• [PROVIDED RECORDS]:

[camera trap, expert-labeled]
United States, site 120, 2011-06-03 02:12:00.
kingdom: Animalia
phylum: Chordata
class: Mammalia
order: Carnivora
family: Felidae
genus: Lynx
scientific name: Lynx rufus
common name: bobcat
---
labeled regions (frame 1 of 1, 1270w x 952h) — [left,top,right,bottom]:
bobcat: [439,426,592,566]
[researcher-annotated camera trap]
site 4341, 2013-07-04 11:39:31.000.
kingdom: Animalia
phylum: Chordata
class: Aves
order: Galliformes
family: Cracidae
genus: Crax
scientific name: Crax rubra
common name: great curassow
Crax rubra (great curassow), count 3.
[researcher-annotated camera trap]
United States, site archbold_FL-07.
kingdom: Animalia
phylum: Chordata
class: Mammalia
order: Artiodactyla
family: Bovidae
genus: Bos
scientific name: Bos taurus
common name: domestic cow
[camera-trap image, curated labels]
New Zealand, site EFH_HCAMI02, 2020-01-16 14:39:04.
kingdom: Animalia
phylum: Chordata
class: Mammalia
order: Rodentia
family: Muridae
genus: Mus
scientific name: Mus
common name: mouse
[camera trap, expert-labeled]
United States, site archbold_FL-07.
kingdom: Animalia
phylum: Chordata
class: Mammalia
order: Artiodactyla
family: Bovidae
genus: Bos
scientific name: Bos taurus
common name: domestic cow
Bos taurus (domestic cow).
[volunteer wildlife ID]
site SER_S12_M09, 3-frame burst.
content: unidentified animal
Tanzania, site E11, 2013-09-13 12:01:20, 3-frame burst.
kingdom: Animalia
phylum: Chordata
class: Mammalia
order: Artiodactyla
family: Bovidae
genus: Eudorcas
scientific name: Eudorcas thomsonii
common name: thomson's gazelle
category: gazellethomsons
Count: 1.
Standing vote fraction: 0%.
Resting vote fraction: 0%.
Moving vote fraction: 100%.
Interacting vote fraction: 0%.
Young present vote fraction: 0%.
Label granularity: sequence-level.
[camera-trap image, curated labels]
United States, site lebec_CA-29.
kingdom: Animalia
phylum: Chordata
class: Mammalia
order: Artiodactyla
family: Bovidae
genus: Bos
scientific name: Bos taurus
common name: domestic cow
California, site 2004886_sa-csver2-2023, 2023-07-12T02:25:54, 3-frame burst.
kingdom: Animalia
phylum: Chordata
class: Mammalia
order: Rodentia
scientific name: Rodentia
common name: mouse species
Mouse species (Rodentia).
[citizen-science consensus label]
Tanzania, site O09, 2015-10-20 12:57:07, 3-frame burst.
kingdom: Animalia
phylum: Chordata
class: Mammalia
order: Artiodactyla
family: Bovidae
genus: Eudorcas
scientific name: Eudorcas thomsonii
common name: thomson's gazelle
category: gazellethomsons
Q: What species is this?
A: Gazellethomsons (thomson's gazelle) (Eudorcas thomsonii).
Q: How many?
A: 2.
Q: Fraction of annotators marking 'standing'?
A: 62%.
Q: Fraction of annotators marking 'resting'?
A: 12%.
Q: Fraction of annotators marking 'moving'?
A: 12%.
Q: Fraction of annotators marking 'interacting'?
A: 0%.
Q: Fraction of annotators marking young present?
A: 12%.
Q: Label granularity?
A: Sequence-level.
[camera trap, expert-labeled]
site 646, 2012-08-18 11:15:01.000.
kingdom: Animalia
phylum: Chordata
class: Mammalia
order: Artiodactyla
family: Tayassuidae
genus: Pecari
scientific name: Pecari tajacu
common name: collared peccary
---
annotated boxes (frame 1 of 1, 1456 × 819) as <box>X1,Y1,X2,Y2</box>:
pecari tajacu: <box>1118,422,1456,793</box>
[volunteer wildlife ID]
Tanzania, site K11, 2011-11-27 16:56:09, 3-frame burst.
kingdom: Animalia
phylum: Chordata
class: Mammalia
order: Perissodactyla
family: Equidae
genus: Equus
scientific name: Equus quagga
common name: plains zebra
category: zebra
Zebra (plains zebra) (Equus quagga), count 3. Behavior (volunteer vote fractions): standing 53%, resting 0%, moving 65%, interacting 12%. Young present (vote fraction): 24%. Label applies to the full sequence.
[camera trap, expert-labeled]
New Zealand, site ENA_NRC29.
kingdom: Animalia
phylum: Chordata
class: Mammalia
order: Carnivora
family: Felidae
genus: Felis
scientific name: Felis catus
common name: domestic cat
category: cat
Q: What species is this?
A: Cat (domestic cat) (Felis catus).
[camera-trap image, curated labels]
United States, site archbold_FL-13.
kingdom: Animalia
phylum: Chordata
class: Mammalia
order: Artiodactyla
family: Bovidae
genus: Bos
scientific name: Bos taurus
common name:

• [WHAT IS EXPECTED]: The entries above are to be retyped exactly, with nothing left out.

• [ANSWER FOR THE TASK]:
[camera trap, expert-labeled]
United States, site 120, 2011-06-03 02:12:00.
kingdom: Animalia
phylum: Chordata
class: Mammalia
order: Carnivora
family: Felidae
genus: Lynx
scientific name: Lynx rufus
common name: bobcat
---
labeled regions (frame 1 of 1, 1270w x 952h) — [left,top,right,bottom]:
bobcat: [439,426,592,566]
[researcher-annotated camera trap]
site 4341, 2013-07-04 11:39:31.000.
kingdom: Animalia
phylum: Chordata
class: Aves
order: Galliformes
family: Cracidae
genus: Crax
scientific name: Crax rubra
common name: great curassow
Crax rubra (great curassow), count 3.
[researcher-annotated camera trap]
United States, site archbold_FL-07.
kingdom: Animalia
phylum: Chordata
class: Mammalia
order: Artiodactyla
family: Bovidae
genus: Bos
scientific name: Bos taurus
common name: domestic cow
[camera-trap image, curated labels]
New Zealand, site EFH_HCAMI02, 2020-01-16 14:39:04.
kingdom: Animalia
phylum: Chordata
class: Mammalia
order: Rodentia
family: Muridae
genus: Mus
scientific name: Mus
common name: mouse
[camera trap, expert-labeled]
United States, site archbold_FL-07.
kingdom: Animalia
phylum: Chordata
class: Mammalia
order: Artiodactyla
family: Bovidae
genus: Bos
scientific name: Bos taurus
common name: domestic cow
Bos taurus (domestic cow).
[volunteer wildlife ID]
site SER_S12_M09, 3-frame burst.
content: unidentified animal
Tanzania, site E11, 2013-09-13 12:01:20, 3-frame burst.
kingdom: Animalia
phylum: Chordata
class: Mammalia
order: Artiodactyla
family: Bovidae
genus: Eudorcas
scientific name: Eudorcas thomsonii
common name: thomson's gazelle
category: gazellethomsons
Count: 1.
Standing vote fraction: 0%.
Resting vote fraction: 0%.
Moving vote fraction: 100%.
Interacting vote fraction: 0%.
Young present vote fraction: 0%.
Label granularity: sequence-level.
[camera-trap image, curated labels]
United States, site lebec_CA-29.
kingdom: Animalia
phylum: Chordata
class: Mammalia
order: Artiodactyla
family: Bovidae
genus: Bos
scientific name: Bos taurus
common name: domestic cow
California, site 2004886_sa-csver2-2023, 2023-07-12T02:25:54, 3-frame burst.
kingdom: Animalia
phylum: Chordata
class: Mammalia
order: Rodentia
scientific name: Rodentia
common name: mouse species
Mouse species (Rodentia).
[citizen-science consensus label]
Tanzania, site O09, 2015-10-20 12:57:07, 3-frame burst.
kingdom: Animalia
phylum: Chordata
class: Mammalia
order: Artiodactyla
family: Bovidae
genus: Eudorcas
scientific name: Eudorcas thomsonii
common name: thomson's gazelle
category: gazellethomsons
Q: What species is this?
A: Gazellethomsons (thomson's gazelle) (Eudorcas thomsonii).
Q: How many?
A: 2.
Q: Fraction of annotators marking 'standing'?
A: 62%.
Q: Fraction of annotators marking 'resting'?
A: 12%.
Q: Fraction of annotators marking 'moving'?
A: 12%.
Q: Fraction of annotators marking 'interacting'?
A: 0%.
Q: Fraction of annotators marking young present?
A: 12%.
Q: Label granularity?
A: Sequence-level.
[camera trap, expert-labeled]
site 646, 2012-08-18 11:15:01.000.
kingdom: Animalia
phylum: Chordata
class: Mammalia
order: Artiodactyla
family: Tayassuidae
genus: Pecari
scientific name: Pecari tajacu
common name: collared peccary
---
annotated boxes (frame 1 of 1, 1456 × 819) as <box>X1,Y1,X2,Y2</box>:
pecari tajacu: <box>1118,422,1456,793</box>
[volunteer wildlife ID]
Tanzania, site K11, 2011-11-27 16:56:09, 3-frame burst.
kingdom: Animalia
phylum: Chordata
class: Mammalia
order: Perissodactyla
family: Equidae
genus: Equus
scientific name: Equus quagga
common name: plains zebra
category: zebra
Zebra (plains zebra) (Equus quagga), count 3. Behavior (volunteer vote fractions): standing 53%, resting 0%, moving 65%, interacting 12%. Young present (vote fraction): 24%. Label applies to the full sequence.
[camera trap, expert-labeled]
New Zealand, site ENA_NRC29.
kingdom: Animalia
phylum: Chordata
class: Mammalia
order: Carnivora
family: Felidae
genus: Felis
scientific name: Felis catus
common name: domestic cat
category: cat
Q: What species is this?
A: Cat (domestic cat) (Felis catus).
[camera-trap image, curated labels]
United States, site archbold_FL-13.
kingdom: Animalia
phylum: Chordata
class: Mammalia
order: Artiodactyla
family: Bovidae
genus: Bos
scientific name: Bos taurus
common name:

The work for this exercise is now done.